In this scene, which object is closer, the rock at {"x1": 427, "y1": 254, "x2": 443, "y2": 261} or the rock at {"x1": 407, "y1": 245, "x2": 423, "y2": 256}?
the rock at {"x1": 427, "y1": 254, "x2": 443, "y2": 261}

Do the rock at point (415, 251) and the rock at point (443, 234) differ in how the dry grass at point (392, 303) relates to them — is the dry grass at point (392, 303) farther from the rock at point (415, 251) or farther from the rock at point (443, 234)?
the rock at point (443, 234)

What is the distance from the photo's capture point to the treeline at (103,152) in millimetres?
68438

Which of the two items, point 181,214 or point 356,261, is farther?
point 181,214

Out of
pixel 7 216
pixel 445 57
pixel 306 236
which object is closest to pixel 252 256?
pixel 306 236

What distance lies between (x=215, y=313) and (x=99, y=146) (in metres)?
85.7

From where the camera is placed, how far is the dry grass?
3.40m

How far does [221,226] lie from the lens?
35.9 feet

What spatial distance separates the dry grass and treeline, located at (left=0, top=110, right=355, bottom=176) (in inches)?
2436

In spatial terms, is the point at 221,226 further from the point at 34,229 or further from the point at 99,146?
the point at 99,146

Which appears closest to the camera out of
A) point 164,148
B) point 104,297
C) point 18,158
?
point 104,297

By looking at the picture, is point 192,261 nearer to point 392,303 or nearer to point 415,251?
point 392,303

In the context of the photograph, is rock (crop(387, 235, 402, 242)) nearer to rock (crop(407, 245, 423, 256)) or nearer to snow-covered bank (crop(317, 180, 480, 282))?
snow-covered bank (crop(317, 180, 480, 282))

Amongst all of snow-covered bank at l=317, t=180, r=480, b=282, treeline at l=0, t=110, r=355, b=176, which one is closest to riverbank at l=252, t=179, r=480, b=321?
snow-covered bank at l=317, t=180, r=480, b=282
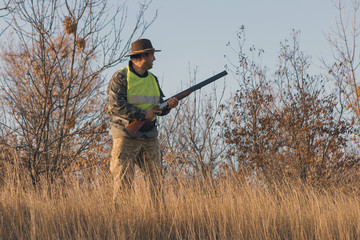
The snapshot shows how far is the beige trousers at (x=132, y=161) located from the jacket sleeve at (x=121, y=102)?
268 mm

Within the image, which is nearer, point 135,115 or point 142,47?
point 135,115

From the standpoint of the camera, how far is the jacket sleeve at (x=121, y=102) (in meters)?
4.33

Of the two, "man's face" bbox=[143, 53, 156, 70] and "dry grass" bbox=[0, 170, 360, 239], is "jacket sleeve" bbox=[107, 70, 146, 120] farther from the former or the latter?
"dry grass" bbox=[0, 170, 360, 239]

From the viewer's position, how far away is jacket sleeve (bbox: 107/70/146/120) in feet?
14.2

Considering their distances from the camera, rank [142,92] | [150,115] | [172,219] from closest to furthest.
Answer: [172,219]
[150,115]
[142,92]

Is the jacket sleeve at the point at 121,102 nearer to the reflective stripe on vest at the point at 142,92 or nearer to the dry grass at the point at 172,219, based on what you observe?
the reflective stripe on vest at the point at 142,92

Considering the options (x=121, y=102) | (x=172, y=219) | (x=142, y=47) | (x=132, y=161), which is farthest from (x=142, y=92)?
(x=172, y=219)

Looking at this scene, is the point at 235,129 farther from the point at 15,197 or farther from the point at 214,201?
the point at 15,197

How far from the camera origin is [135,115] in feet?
14.2

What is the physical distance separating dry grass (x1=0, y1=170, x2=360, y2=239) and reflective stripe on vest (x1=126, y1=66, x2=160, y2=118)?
0.86m

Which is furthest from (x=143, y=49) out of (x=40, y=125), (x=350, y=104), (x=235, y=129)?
(x=350, y=104)

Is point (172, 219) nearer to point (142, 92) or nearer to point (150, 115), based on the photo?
point (150, 115)

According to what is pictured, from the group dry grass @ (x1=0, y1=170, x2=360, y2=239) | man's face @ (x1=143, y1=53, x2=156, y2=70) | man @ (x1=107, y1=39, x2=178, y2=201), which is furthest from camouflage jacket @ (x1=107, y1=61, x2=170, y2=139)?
dry grass @ (x1=0, y1=170, x2=360, y2=239)

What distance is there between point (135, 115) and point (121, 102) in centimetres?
20
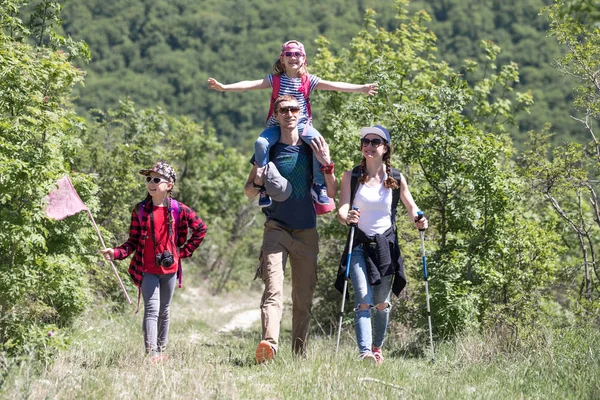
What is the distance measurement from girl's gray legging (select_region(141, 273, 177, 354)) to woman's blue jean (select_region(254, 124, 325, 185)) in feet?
4.08

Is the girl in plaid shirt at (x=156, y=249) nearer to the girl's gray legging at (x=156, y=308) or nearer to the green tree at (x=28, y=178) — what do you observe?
the girl's gray legging at (x=156, y=308)

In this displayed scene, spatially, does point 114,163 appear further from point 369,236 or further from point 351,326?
point 369,236

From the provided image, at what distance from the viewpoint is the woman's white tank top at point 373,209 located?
292 inches

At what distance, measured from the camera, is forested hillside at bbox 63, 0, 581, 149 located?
98.6m

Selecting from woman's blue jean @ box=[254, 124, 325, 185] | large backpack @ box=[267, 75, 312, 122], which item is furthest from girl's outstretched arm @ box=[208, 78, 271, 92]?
woman's blue jean @ box=[254, 124, 325, 185]

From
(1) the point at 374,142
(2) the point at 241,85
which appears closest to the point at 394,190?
(1) the point at 374,142

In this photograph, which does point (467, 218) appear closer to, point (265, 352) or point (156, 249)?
point (265, 352)

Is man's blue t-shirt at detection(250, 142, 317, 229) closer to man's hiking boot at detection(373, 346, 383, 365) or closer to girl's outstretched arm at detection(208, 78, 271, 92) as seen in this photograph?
girl's outstretched arm at detection(208, 78, 271, 92)

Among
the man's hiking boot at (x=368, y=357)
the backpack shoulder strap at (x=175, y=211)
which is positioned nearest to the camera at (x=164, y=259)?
the backpack shoulder strap at (x=175, y=211)

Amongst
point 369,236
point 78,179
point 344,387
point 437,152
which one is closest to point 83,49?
point 78,179

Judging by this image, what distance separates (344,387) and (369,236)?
1766 millimetres

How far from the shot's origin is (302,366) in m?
6.68

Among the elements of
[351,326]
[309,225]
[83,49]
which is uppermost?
[83,49]

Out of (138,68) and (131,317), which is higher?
(131,317)
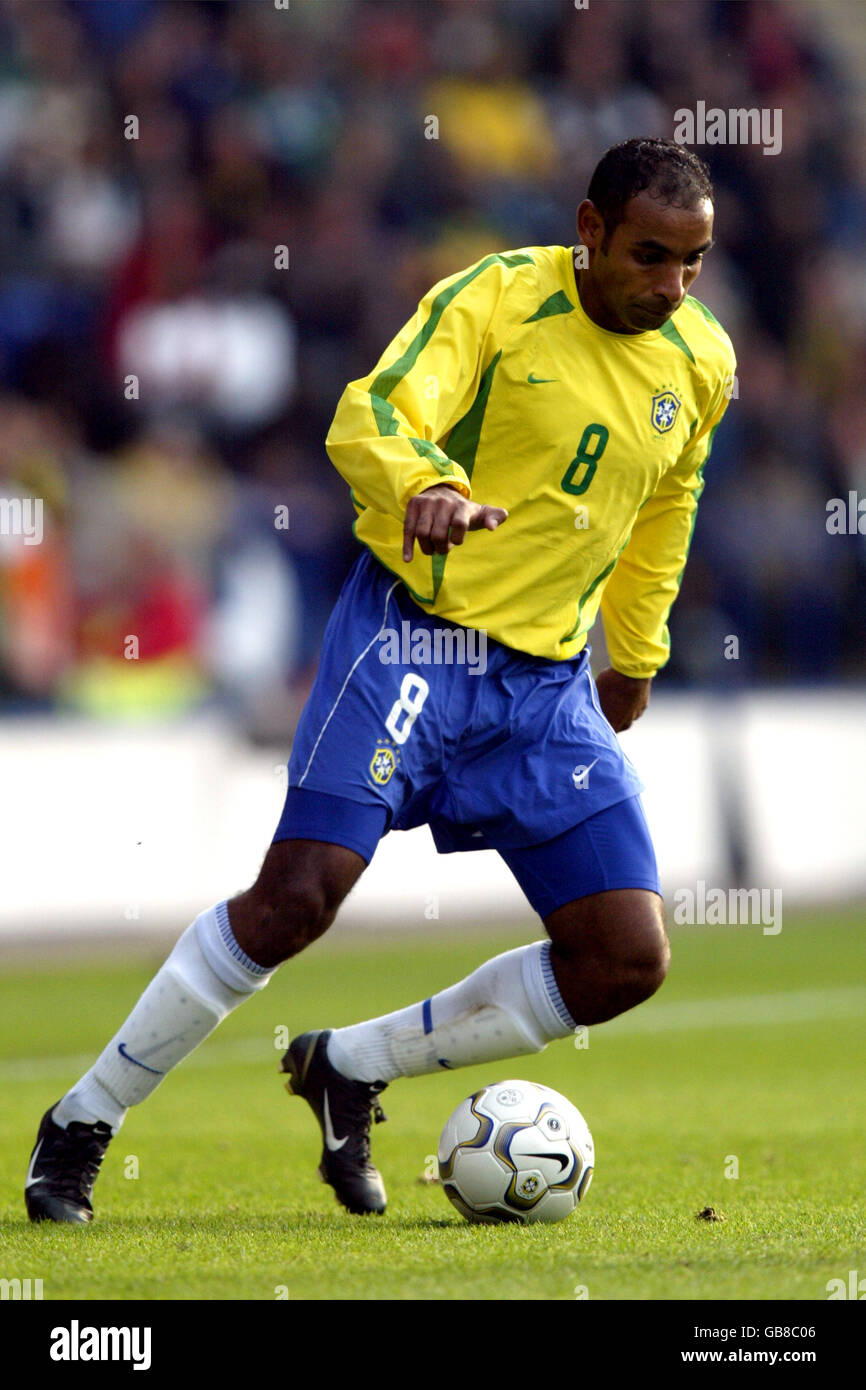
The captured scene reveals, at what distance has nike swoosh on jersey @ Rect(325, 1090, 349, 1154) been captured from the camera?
4.66 metres

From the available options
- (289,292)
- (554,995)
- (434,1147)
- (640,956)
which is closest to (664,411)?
(640,956)

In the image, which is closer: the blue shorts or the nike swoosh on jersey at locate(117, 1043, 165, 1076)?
the blue shorts

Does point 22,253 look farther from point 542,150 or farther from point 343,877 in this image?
point 343,877

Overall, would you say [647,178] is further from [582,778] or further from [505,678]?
[582,778]

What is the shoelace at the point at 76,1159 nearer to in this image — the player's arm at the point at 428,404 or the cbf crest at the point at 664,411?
the player's arm at the point at 428,404

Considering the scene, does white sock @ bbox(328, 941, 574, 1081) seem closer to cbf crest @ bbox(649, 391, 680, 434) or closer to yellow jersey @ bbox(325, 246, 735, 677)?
yellow jersey @ bbox(325, 246, 735, 677)

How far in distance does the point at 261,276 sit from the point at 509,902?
426cm

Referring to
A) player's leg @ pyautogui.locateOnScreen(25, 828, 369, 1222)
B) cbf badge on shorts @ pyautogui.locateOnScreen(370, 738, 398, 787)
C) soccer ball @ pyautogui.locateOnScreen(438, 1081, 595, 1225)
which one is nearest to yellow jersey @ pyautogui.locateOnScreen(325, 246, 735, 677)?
cbf badge on shorts @ pyautogui.locateOnScreen(370, 738, 398, 787)

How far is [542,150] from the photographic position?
49.2 ft

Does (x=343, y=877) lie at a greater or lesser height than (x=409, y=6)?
lesser

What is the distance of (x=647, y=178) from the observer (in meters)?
4.26

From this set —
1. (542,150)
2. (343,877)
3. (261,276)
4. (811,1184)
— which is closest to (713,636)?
(261,276)

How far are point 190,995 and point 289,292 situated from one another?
8.94 meters

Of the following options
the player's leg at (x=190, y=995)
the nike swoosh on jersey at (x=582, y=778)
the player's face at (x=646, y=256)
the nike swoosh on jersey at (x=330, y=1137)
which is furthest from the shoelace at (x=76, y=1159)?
the player's face at (x=646, y=256)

+++++

Only the lines from the one that contains "In the image, which is closer: the" to the end of the entries above should be given again, exactly and in full.

Written solution.
In the image, which is closer: the blue shorts or the nike swoosh on jersey at locate(117, 1043, 165, 1076)?
the blue shorts

Does point 22,253 look farther from point 542,150 or farther from point 343,877 in this image?
point 343,877

Overall, would you say [647,178] is further from [582,778] or further from [505,678]?
[582,778]

What is the shoelace at the point at 76,1159 nearer to in this image — the player's arm at the point at 428,404 or the cbf crest at the point at 664,411?
the player's arm at the point at 428,404

Considering the scene, does white sock @ bbox(328, 941, 574, 1081) seem closer to cbf crest @ bbox(649, 391, 680, 434) or closer to yellow jersey @ bbox(325, 246, 735, 677)?
yellow jersey @ bbox(325, 246, 735, 677)

How far in distance does the point at 261,276 sit from the point at 509,902?
426cm

Referring to
A) player's leg @ pyautogui.locateOnScreen(25, 828, 369, 1222)
B) cbf badge on shorts @ pyautogui.locateOnScreen(370, 738, 398, 787)
C) soccer ball @ pyautogui.locateOnScreen(438, 1081, 595, 1225)
which one is nearest to yellow jersey @ pyautogui.locateOnScreen(325, 246, 735, 677)?
cbf badge on shorts @ pyautogui.locateOnScreen(370, 738, 398, 787)

How far is [542,150] from the photographic position?
49.2 ft

Does (x=343, y=877) lie at a greater or lesser height than (x=409, y=6)?
lesser

What is the distance of (x=647, y=178) from the observer (in meters)?
4.26

From this set —
1. (542,150)
2. (343,877)
3. (261,276)
4. (811,1184)
— which is closest to (713,636)?
(261,276)

How far are point 190,995 and point 289,292 situated from one another?
8.94 meters

Of the following options
the player's leg at (x=190, y=995)
the nike swoosh on jersey at (x=582, y=778)
the player's face at (x=646, y=256)
the nike swoosh on jersey at (x=330, y=1137)
which is furthest from the shoelace at (x=76, y=1159)?
the player's face at (x=646, y=256)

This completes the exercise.